Disabled by circumstance
Children with learning disabilities ought to be provided the education they deserve
Earlier this month, Virginia Gov. Bob McDonnell spoke at Goochland Middle School about the importance of expanding educational opportunities for students across the commonwealth. He proposed a number of changes designed to empower parents and educators, including more informative school report cards, fewer administrative hurdles, and changes to the state’s teacher certification legislation that would pave the way for alternative certification programs like Teach For America to come to Virginia. I was encouraged to hear the governor address the importance of giving every child an excellent education because it is one of the most pressing issues facing our generation and one that we all have the power to influence.
When I was a fourth year at the University of Virginia in 2009, I would never have imagined that in just a few months “pretend play” and “make-a-letter yoga” would be among my top priorities. But such priorities are key aspects of my day now that I am teaching preschool and pre-K special education at Powell Elementary School in Washington, D.C. I joined Teach For America to ensure that every student, not just the ones growing up in affluent communities, has access to the excellent education that all kids deserve.
Now I have the privilege of providing special education instruction in four amazing classrooms of three- and four-year-olds at the outset of their educational journey. Most of the students with whom I work have developmental delays and disabilities, live in poverty and are entering school for the first time. Their relationships with their homeroom teacher and with me form the foundation for their future success in school and beyond. If I am able to help build their confidence, nurture a love of learning and develop the skills they’ll need to be active learners, they will set out on a path to realize their full potential.
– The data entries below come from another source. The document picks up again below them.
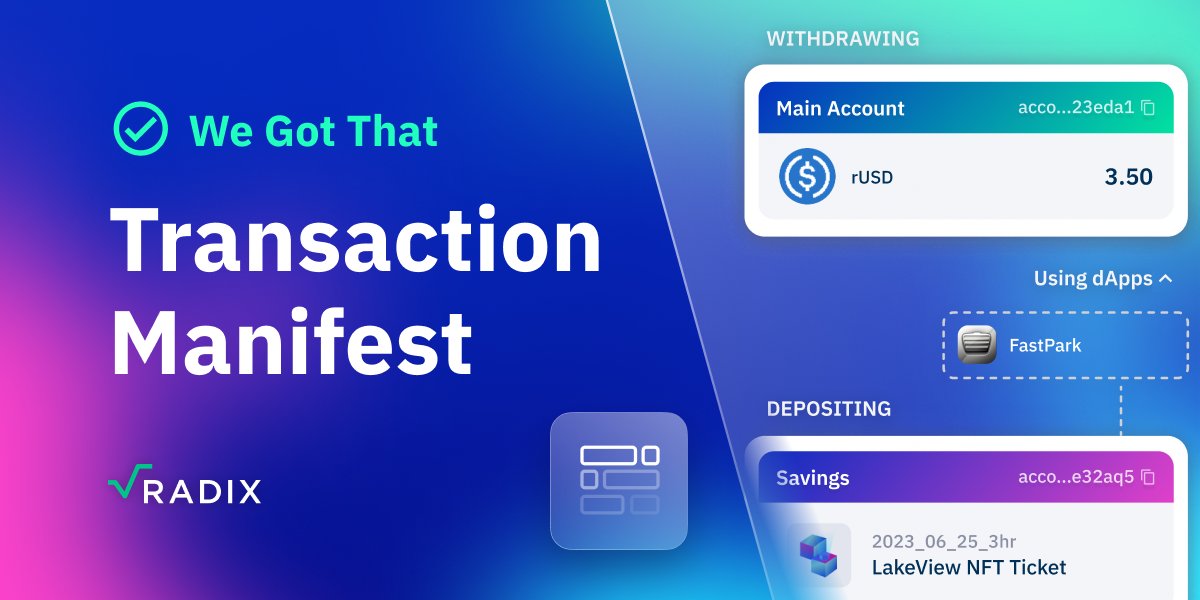 We Got That

Transaction Manifest

RADIX

WITHDRAWING

Main Account acco...23eda1

rUSD 3.50

Using dApps

FastPark

DEPOSITING

Savings acco...e32aq5

2023_06_25_3hr
LakeView NFT Ticket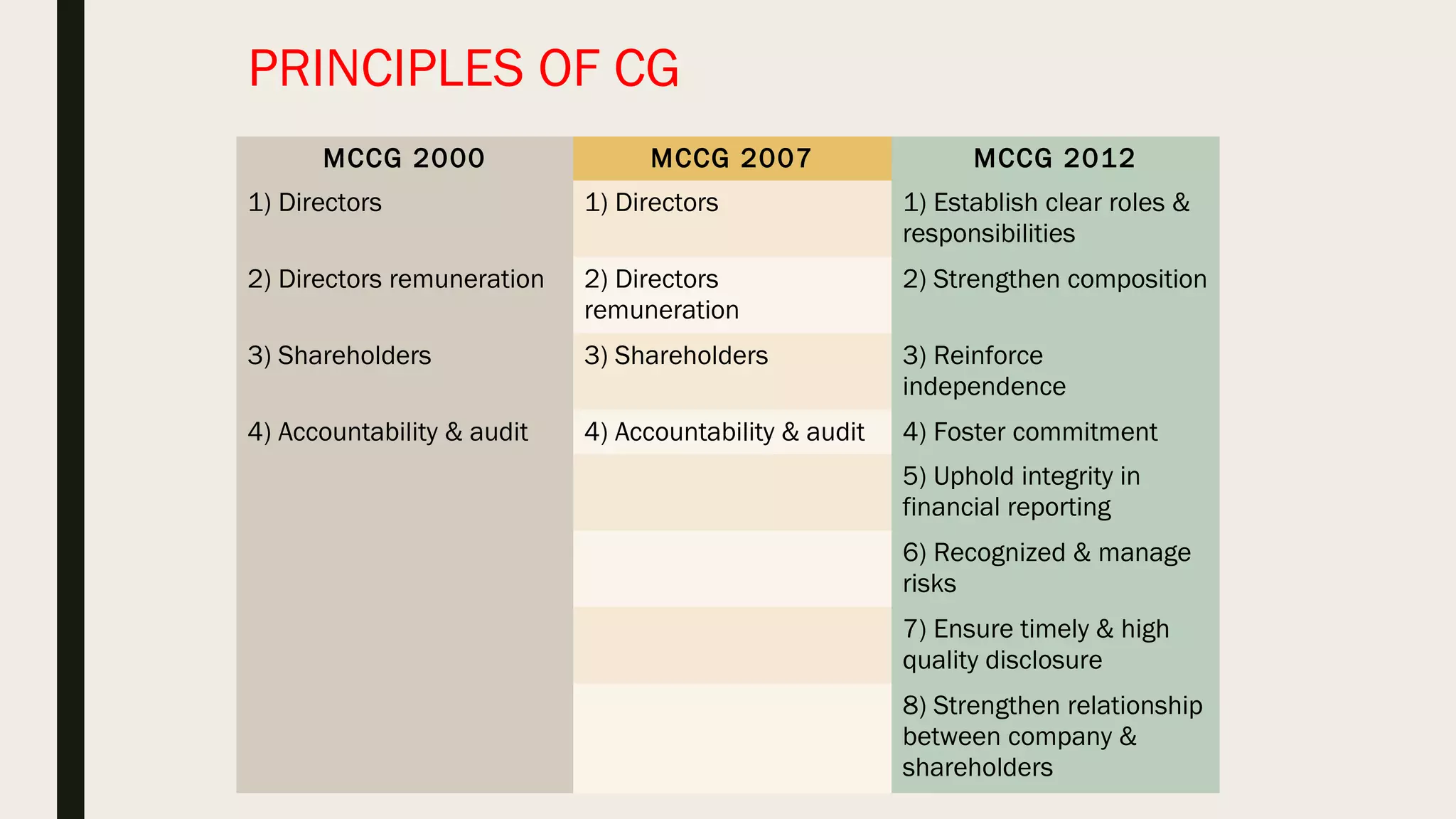 PRINCIPLES OF CG

| MCCG 2000 | MCCG 2007 | MCCG 2012 |
|---|---|---|
| 1) Directors | 1) Directors | 1) Establish clear roles & responsibilities |
| 2) Directors remuneration | 2) Directors remuneration | 2) Strengthen composition |
| 3) Shareholders | 3) Shareholders | 3) Reinforce independence |
| 4) Accountability & audit | 4) Accountability & audit | 4) Foster commitment |
| | | 5) Uphold integrity in financial reporting |
| | | 6) Recognized & manage risks |
| | | 7) Ensure timely & high quality disclosure |
| | | 8) Strengthen relationship between company & shareholders |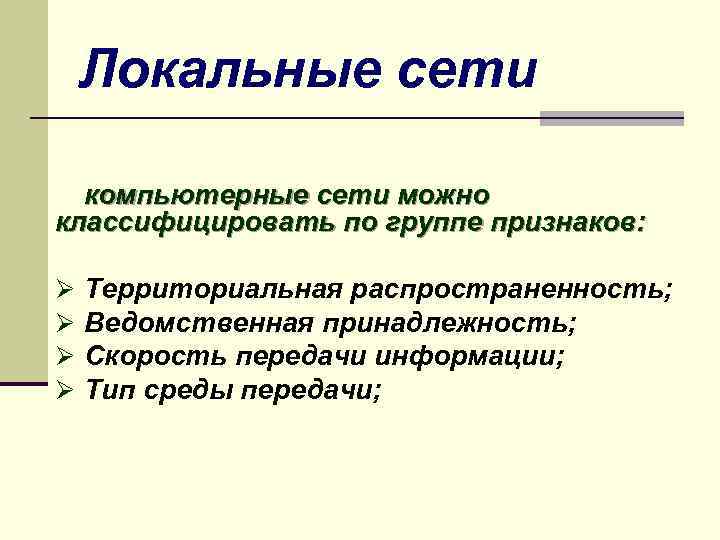 Локальные сети

компьютерные сети можно классифицировать по группе признаков:

➢ Территориальная распространенность;
➢ Ведомственная принадлежность;
➢ Скорость передачи информации;
➢ Тип среды передачи;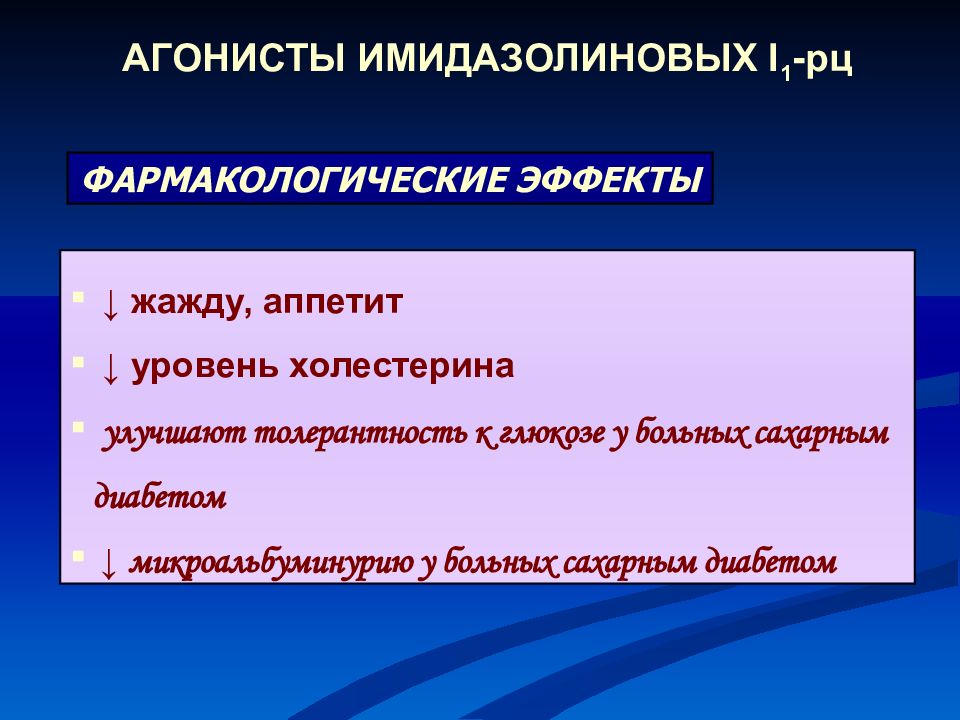 АГОНИСТЫ ИМИДАЗОЛИНОВЫХ $I_1$-рц

ФАРМАКОЛОГИЧЕСКИЕ ЭФФЕКТЫ

▪ ↓ жажду, аппетит
▪ ↓ уровень холестерина
▪ улучшают толерантность к глюкозе у больных сахарным диабетом
▪ ↓ микроальбуминурию у больных сахарным диабетом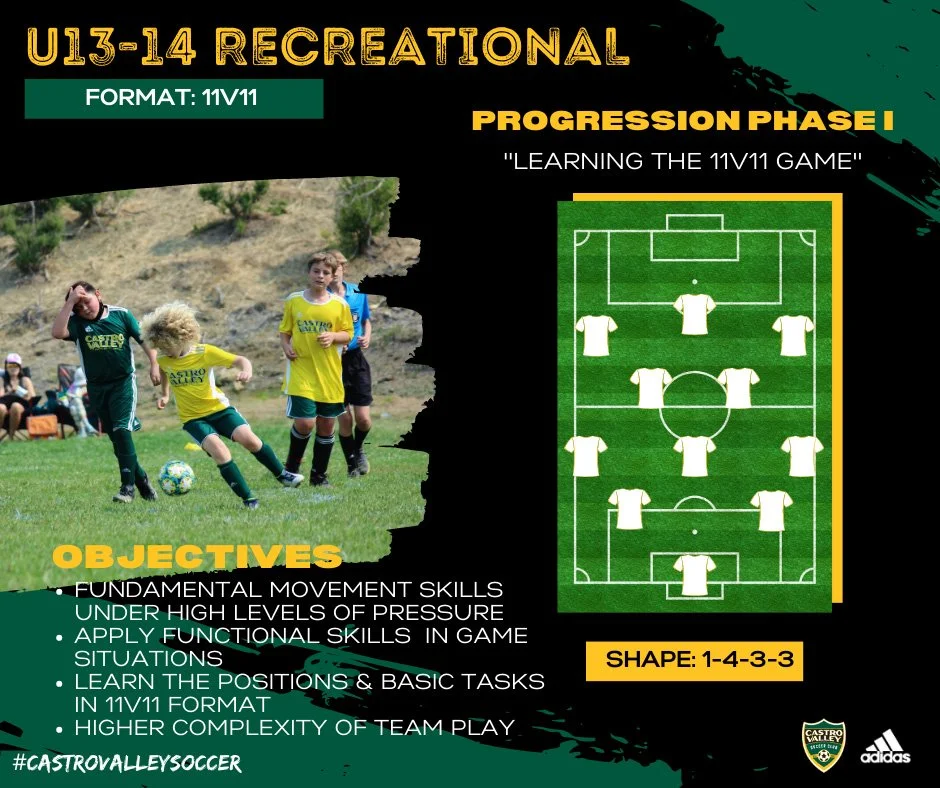 U13-14 RECREATIONAL

FORMAT: 11V11

PROGRESSION PHASE I

"LEARNING THE 11V11 GAME"

CASTRO VALLEY

CASTRO VALLEY

CASTRO VALLEY

OBJECTIVES

• FUNDAMENTAL MOVEMENT SKILLS UNDER HIGH LEVELS OF PRESSURE
• APPLY FUNCTIONAL SKILLS IN GAME SITUATIONS
• LEARN THE POSITIONS & BASIC TASKS IN 11V11 FORMAT
• HIGHER COMPLEXITY OF TEAM PLAY

SHAPE: 1-4-3-3

#CASTROVALLEYSOCCER

CASTRO VALLEY SOCCER CLUB

adidas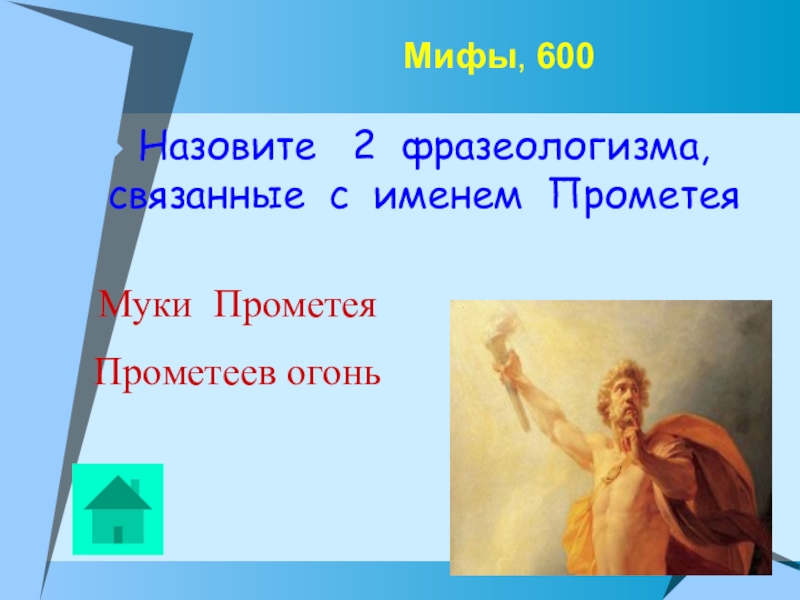 Мифы, 600

Назовите 2 фразеологизма, связанные с именем Прометея

Муки Прометея

Прометеев огонь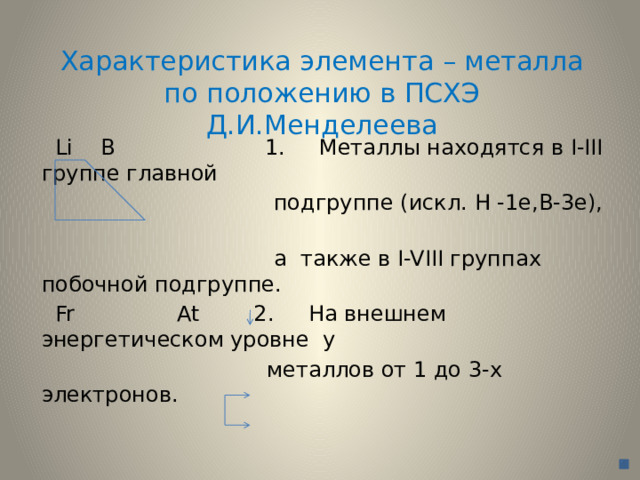 Характеристика элемента – металла по положению в ПСХЭ Д.И.Менделеева

Li B 1. Металлы находятся в I-III группе главной

подгруппе (искл. H -1e,B-3e),

а также в I-VIII группах побочной подгруппе.

Fr At 2. На внешнем энергетическом уровне у

металлов от 1 до 3-х электронов.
For children who share my students’ background, the challenges of poverty mean that they start their academic careers already behind their peers in wealthier communities. These economic disparities cut across racial lines: half of the achievement gap between white and African-American children in 12th grade is present before kindergarten. If allowed to persist, that disparity develops into lower high school graduation rates, lower rates of college attainment and limited career and life options. But research shows that children who attend high-quality pre-K programs are more likely to achieve academically, earn more and avoid involvement with the criminal justice system later in life. With the right support from families, community members and dedicated educators, we can give children in low-income communities the chance to fight educational inequity before it takes hold.
This is the most meaningful work I can imagine because of students like Ariel. I met Ariel and his mother at a home visit before the start of school. When I asked his mother if she had any concerns about Ariel entering pre-K, she began to cry. She explained that Ariel had been kicked out of his past school because he was hitting and kicking teachers and students. She worried that he would be expelled for violent behavior again. If he could not be successful in the American school system, she would have to send him back to his grandmother in Peru. I assured her that the teachers at Powell Elementary would love her son, give him the support he needs to be successful and never give up on him. Despite a difficult transition to school, within six weeks, Ariel had learned appropriate ways to deal with his emotions. Thus with individualized support, regular breaks and one-on-one time with teachers, Ariel not only showed his kind, loving personality (he is the best hugger) but also began to excel academically. Ariel is now one of the highest achievers in the class and consistently surprises those around him with his memory and advanced reading comprehension skills.
Pre-K is a critical time for learning, one during which teachers have an especially meaningful opportunity to put their students on the path to a lifetime filled with positive options. Research shows that more than 85 percent of the brain develops before the age of five. To this end, I see my students, including Ariel, learning and growing every minute of every day.
Since I know that we can close the opportunity gap for our youngest learners, I simply cannot walk away from this work. Like many of my fellow Teach For America corps members and alumni, my experience will be a lifelong commitment to educational excellence and equity. It is more urgent than ever that we give all children, regardless of family income, an education that allows them to reach their full potential.
Kira DeMartino is a 2009 Teach For America alumna teaching in the Washington, D.C. region and a 2009 graduate of the University of Virginia.